• _Extract_:
··········

"Kiss on My List" is a song by the American duo Hall & Oates. It was written by Daryl Hall and Janna Allen, and produced by Hall and John Oates. It was the third single release from their ninth studio album, Voices (1980), and became their second US Billboard Hot 100 number-one single (after "Rich Girl" in 1977).  It spent three weeks at the top spot.

The music video was the 204th that aired on MTV's first day of broadcast. The 45 rpm version of the song appears on the compilation albums Rock 'n Soul Part 1 (1983) and Playlist: The Very Best of Daryl Hall & John Oates (2008).

Background
The song was written with the intention of Janna Allen, sister of Hall's longtime girlfriend Sara Allen, singing it, as she was interested in starting a music career. Hall cut a demo version as a guide for her, but later when his manager found the tape lying around the studio, he insisted that Hall and Oates cut the song themselves. In fact, the production team liked the demo so much that they did not do a second take, instead adding background vocals and instrumentation to the demo and mixing them together. Hall recalled that is why the drums sounded so "dinky" - the "drums" in fact being the early Roland CR-78 drum machine mixed in with a live drumming overdub.

··········

• _Provided records_:
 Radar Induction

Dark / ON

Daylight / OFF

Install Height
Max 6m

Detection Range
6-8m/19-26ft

··········

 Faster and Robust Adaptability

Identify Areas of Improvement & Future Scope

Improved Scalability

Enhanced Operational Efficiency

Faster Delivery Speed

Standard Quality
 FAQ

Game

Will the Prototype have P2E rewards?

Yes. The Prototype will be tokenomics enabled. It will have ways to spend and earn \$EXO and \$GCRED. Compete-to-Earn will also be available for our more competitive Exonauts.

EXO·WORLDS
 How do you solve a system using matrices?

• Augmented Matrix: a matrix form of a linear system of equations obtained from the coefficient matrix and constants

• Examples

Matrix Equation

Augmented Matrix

··········

• _What to work on_:
[1] Set down the stretch of the "Kiss on My List" article from "The music video" through "John Oates (2008).", keeping the wording unchanged.
[2] List every individual person named in the "Kiss on My List" article.
[3] Write what comes next in the "Kiss on My List" article, continuing from its last sentence.

• _Task-by-task outputs_:
[1]
The music video was the 204th that aired on MTV's first day of broadcast. The 45 rpm version of the song appears on the compilation albums Rock 'n Soul Part 1 (1983) and Playlist: The Very Best of Daryl Hall & John Oates (2008).

[2]
Daryl Hall
Janna Allen
John Oates
Sara Allen

[3]
Hall calls it an anti-love song, with the song title being tongue-in-cheek sarcasm in that the kiss is not that important, in that it is on a list of other things that are just as important.

In an interview with Mix magazine, Daryl Hall said: "Eddie Van Halen told me that he copied the synth part from 'Kiss On My List' and used it in 'Jump.' I don't have a problem with that at all."

Reception
Record World said it has "a bouncy op sound with heavenly harmonies."

Personnel
Daryl Hall – lead vocals, keyboards, synthesizers
John Oates – backing vocals, 6 and 12-string guitars, Roland CR-78 drum machine
John Siegler – bass guitar
Jerry Marotta – drums
Additional musicians
Jeff Southworth – lead guitar
Mike Klvana – equipment technician

Chart performance

Weekly charts

Year-end charts

See also
 List of Hot 100 number-one singles of 1981 (U.S.)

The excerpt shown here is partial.